--- Begin DATA ENTRIES ---

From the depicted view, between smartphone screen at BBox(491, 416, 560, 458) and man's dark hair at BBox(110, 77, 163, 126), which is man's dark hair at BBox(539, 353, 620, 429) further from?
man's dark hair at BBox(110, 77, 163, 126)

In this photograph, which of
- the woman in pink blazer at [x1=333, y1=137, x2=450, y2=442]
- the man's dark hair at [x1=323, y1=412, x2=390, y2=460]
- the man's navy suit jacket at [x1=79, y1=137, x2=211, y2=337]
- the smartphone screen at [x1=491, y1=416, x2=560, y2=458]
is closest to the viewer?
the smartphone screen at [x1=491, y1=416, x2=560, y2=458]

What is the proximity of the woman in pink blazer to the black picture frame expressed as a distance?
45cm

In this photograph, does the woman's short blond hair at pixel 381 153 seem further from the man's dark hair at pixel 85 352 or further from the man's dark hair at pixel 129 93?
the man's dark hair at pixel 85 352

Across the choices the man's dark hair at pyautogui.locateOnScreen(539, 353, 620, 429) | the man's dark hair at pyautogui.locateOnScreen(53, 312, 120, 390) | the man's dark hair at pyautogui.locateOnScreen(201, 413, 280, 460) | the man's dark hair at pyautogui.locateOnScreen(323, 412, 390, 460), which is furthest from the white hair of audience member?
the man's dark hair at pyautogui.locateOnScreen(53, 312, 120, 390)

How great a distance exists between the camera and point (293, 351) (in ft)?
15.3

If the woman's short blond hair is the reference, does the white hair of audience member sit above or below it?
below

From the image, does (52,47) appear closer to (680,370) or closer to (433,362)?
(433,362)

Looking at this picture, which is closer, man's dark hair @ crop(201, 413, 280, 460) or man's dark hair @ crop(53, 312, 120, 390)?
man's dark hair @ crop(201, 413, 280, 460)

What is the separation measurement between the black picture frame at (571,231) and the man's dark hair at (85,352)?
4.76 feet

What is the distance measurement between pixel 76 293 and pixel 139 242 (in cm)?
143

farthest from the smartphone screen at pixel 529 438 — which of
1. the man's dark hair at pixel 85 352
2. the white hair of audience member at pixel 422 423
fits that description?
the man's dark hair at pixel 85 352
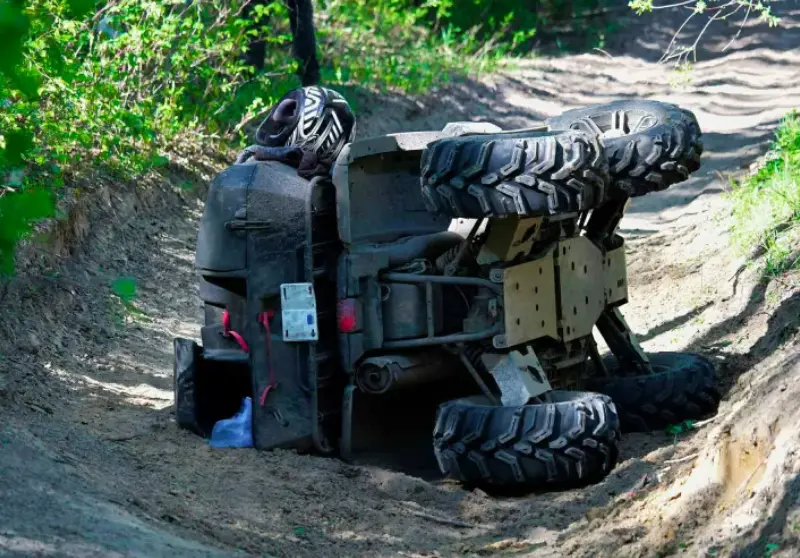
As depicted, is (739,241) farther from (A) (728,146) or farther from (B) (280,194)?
(A) (728,146)

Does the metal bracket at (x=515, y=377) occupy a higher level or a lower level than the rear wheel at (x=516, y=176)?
lower

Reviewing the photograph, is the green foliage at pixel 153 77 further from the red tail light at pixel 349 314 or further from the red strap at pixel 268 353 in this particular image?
the red tail light at pixel 349 314

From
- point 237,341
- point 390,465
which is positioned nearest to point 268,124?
point 237,341

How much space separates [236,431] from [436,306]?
125 cm

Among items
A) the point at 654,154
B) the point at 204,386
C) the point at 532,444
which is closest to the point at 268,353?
the point at 204,386

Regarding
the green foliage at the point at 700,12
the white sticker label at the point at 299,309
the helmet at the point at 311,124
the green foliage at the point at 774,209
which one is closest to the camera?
the white sticker label at the point at 299,309

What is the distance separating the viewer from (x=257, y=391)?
22.2ft

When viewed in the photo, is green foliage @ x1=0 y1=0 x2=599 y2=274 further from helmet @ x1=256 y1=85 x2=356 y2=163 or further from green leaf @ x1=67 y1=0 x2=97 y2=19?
helmet @ x1=256 y1=85 x2=356 y2=163

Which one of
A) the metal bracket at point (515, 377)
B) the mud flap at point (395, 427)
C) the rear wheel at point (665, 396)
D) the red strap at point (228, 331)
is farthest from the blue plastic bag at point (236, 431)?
the rear wheel at point (665, 396)

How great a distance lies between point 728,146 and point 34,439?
11156mm

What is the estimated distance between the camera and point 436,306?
674 cm

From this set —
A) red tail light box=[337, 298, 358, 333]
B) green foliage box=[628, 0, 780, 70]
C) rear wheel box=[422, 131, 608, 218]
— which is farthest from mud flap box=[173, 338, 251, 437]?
green foliage box=[628, 0, 780, 70]

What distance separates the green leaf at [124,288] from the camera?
9930mm

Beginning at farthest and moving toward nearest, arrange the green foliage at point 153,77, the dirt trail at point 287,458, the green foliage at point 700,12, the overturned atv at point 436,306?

--- End DATA ENTRIES ---

# WRITTEN TASK
All lines from the one that contains "Reviewing the photograph, is" through the end of the material are to be quoted exactly, with both ends included.

# RESULT OF THE TASK
Reviewing the photograph, is the green foliage at pixel 153 77 further from the red tail light at pixel 349 314 or further from the red strap at pixel 268 353 in this particular image?
the red tail light at pixel 349 314

From
- point 237,341
- point 390,465
which is positioned nearest to point 268,124?
point 237,341

How much space separates [236,431] from [436,306]?
125 cm

Among items
A) the point at 654,154
B) the point at 204,386
C) the point at 532,444
which is closest to the point at 268,353?
the point at 204,386

Regarding
the green foliage at the point at 700,12
the white sticker label at the point at 299,309
the helmet at the point at 311,124
the green foliage at the point at 774,209
which one is closest to the camera?
the white sticker label at the point at 299,309

What is the distance separating the viewer from (x=257, y=391)?
22.2ft

When viewed in the photo, is green foliage @ x1=0 y1=0 x2=599 y2=274 further from helmet @ x1=256 y1=85 x2=356 y2=163 or further from green leaf @ x1=67 y1=0 x2=97 y2=19?
helmet @ x1=256 y1=85 x2=356 y2=163

Which one of
A) the metal bracket at point (515, 377)
B) the mud flap at point (395, 427)
C) the rear wheel at point (665, 396)
D) the red strap at point (228, 331)
is farthest from the blue plastic bag at point (236, 431)?
the rear wheel at point (665, 396)

How great a distance lies between point 728,146 and point 34,439?
11156mm

What is the estimated distance between the camera and point 436,306?
674 cm

From this set —
A) red tail light box=[337, 298, 358, 333]
B) green foliage box=[628, 0, 780, 70]
C) rear wheel box=[422, 131, 608, 218]
— which is farthest from mud flap box=[173, 338, 251, 437]?
green foliage box=[628, 0, 780, 70]

What distance separates the green leaf at [124,288] from the camera?
9930mm

Beginning at farthest and moving toward nearest, arrange the green foliage at point 153,77, the dirt trail at point 287,458, the green foliage at point 700,12, the overturned atv at point 436,306?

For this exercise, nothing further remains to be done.